- Born: October 11, 1949 Louisville, Kentucky, US
- Died: November 3, 2018 (aged 69)
- Occupation: Businessman
- Known for: CEO of satellite dish provider Dish Network

= Joe Clayton =

Joseph P. Clayton (11 October 1949 – 3 November 2018) was the CEO of Dish Network, a Colorado based Direct Broadcast Satellite provider. He both took the role from and was replaced by Charlie Ergen.

==Career==
From 1992 to 1996, Clayton was executive vice president of marketing and sales in the Americas and Asia at Thomson S.A. (the Consumer Electronics Division at GE).
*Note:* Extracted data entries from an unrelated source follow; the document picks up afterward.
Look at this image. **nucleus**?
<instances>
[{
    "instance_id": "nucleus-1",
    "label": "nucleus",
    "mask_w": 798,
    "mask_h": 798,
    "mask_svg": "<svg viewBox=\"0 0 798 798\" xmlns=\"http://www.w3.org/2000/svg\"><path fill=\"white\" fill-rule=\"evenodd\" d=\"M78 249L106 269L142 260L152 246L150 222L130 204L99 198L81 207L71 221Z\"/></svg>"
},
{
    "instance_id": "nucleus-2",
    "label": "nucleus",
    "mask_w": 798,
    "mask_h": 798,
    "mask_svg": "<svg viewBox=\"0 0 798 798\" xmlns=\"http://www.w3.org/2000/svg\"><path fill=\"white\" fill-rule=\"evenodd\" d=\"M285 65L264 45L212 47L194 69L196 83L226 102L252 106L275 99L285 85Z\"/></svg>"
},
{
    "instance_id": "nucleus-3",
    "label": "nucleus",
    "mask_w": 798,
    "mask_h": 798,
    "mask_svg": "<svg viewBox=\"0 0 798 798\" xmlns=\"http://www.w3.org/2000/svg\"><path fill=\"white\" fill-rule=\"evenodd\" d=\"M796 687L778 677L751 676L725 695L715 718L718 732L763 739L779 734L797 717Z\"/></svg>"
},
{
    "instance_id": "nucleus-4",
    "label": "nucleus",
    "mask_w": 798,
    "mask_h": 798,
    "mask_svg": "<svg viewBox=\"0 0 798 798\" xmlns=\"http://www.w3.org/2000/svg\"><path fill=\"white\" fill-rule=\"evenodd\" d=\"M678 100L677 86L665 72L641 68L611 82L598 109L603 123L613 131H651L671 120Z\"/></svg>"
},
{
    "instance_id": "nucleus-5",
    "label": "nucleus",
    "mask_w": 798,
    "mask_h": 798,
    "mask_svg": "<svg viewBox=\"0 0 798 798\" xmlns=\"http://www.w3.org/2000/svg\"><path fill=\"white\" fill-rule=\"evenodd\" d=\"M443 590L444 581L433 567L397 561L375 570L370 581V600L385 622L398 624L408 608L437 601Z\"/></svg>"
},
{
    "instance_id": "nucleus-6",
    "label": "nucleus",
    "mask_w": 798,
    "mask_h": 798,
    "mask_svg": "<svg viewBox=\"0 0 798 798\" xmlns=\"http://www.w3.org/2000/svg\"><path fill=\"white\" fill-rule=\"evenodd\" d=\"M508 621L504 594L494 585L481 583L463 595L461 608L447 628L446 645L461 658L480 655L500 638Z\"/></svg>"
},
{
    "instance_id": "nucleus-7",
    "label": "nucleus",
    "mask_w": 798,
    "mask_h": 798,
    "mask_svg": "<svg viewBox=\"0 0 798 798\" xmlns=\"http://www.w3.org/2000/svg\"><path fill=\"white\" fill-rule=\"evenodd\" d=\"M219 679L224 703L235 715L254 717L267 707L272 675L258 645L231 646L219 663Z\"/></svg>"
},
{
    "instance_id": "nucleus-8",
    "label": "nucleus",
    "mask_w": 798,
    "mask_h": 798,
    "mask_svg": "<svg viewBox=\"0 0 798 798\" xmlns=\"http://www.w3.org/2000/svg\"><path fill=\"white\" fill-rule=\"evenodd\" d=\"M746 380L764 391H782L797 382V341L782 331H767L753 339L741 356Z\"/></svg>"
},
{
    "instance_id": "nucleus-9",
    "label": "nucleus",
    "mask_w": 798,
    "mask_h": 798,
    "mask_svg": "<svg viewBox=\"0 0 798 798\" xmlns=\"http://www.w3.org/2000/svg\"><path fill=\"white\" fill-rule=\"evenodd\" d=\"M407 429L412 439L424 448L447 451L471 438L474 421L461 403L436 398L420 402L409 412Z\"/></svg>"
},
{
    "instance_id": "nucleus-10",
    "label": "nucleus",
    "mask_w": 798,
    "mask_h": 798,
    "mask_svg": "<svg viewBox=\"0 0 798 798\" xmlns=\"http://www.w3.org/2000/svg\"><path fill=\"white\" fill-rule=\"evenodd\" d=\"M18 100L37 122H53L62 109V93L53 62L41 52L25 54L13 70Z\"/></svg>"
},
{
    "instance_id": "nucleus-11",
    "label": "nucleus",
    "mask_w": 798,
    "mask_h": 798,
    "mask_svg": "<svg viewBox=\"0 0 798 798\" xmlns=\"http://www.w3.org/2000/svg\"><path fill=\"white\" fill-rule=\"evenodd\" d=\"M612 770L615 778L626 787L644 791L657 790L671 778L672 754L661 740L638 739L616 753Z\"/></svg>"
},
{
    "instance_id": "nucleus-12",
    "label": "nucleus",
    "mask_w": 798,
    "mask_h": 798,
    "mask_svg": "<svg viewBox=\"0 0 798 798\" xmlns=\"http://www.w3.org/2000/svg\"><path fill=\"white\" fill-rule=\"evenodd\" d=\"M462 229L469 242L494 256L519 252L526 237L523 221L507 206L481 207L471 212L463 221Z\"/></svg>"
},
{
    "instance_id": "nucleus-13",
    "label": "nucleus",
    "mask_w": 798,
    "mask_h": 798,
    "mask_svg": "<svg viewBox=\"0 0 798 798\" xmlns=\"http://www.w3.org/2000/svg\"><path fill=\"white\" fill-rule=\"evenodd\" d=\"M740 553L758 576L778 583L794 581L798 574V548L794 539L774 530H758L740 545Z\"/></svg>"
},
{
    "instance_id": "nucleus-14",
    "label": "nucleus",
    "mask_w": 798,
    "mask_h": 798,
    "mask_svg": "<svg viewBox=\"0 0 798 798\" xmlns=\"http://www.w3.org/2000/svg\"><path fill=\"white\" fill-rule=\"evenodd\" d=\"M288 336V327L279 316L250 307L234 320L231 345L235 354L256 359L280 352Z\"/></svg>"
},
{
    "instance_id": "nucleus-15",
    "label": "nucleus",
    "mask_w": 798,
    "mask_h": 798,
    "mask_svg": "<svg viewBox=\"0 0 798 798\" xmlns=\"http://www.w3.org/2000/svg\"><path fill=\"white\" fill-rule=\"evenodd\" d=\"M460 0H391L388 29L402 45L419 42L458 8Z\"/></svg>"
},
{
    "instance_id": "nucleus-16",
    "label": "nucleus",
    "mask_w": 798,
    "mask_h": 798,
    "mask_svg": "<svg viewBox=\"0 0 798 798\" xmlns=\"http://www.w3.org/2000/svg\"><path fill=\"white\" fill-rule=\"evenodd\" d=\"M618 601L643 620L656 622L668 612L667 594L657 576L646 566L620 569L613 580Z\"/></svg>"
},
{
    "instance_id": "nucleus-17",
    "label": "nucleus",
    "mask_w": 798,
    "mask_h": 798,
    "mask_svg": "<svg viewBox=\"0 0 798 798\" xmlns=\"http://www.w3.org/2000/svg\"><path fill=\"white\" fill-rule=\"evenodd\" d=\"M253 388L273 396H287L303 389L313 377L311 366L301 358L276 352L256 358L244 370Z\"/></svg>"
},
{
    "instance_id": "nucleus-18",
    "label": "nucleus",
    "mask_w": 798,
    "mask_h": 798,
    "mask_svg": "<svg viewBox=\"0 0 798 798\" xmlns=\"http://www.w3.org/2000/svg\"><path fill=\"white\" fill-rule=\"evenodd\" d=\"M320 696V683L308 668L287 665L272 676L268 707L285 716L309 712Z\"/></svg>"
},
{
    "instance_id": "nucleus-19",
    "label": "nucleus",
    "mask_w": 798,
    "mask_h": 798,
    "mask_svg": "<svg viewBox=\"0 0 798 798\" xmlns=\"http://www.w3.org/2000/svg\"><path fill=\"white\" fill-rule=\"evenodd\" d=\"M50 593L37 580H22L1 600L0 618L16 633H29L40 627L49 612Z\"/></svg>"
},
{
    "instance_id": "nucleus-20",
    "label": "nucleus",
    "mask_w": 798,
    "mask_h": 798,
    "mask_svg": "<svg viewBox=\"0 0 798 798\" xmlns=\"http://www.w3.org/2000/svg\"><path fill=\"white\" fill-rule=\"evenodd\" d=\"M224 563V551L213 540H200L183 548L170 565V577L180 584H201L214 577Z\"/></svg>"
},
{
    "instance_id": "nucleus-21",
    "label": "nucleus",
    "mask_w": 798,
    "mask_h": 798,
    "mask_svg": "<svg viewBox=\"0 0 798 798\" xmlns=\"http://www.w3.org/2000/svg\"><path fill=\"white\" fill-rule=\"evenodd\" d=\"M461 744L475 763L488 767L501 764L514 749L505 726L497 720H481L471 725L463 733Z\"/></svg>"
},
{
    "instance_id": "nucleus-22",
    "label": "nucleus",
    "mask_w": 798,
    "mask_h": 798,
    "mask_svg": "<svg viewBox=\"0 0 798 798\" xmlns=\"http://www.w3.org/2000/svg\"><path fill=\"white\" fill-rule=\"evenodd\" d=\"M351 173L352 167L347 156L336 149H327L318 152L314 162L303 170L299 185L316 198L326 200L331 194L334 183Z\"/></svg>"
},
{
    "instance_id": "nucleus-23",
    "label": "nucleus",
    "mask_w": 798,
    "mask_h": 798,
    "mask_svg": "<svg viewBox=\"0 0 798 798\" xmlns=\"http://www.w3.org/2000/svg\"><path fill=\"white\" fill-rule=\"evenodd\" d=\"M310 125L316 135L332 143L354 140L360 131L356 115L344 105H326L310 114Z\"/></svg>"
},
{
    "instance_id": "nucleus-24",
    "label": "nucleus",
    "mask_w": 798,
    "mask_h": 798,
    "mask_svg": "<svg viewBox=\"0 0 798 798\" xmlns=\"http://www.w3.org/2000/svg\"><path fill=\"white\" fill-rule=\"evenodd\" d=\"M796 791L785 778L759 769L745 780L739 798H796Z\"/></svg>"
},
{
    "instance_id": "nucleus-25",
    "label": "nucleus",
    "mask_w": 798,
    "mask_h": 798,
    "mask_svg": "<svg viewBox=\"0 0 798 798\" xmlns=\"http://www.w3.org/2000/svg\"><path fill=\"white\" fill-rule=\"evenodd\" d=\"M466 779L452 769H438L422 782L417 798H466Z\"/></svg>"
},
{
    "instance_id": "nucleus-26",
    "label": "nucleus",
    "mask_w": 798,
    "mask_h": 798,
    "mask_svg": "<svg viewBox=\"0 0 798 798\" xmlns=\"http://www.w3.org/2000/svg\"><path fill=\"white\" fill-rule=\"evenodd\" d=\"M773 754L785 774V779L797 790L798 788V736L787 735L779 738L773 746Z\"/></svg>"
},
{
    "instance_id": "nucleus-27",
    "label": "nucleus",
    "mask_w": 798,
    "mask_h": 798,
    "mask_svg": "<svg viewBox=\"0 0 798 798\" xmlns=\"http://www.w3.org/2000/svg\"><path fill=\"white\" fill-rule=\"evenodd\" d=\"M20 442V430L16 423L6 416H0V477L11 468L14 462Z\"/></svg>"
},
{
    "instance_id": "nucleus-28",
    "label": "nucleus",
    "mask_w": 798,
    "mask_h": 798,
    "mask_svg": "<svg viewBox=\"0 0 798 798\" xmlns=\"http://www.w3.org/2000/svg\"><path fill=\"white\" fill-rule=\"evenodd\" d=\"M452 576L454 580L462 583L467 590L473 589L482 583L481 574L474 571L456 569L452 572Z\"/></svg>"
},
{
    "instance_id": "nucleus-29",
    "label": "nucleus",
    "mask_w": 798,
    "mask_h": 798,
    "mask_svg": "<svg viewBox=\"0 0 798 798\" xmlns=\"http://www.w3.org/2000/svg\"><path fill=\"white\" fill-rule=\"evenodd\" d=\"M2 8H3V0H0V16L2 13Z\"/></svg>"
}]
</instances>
During his tenure as EVP, Clayton was involved in developing and rolling out the consumer equipment for DirecTV.

In 1997, Clayton become the CEO of Frontier Communications (originally Rochester Telephone). He was CEO of Frontier until September 1999, during which time the company acquired GlobalCenter.

Clayton went on to become president of Global Crossing Ltd, the company that acquired Frontier Communications. He was president until November 2001.

From 2001 to 2004, Clayton was the CEO of Sirius XM Holdings, where he launched satellite radio. He then became the president of Sirius until 2008.

In May 2011, Clayton took over the role of CEO of DISH Network from Charlie Ergen. Clayton stepped down from his role in February 2015, and was replaced by Ergen.

Clayton died November 3, 2018, at the age of 69.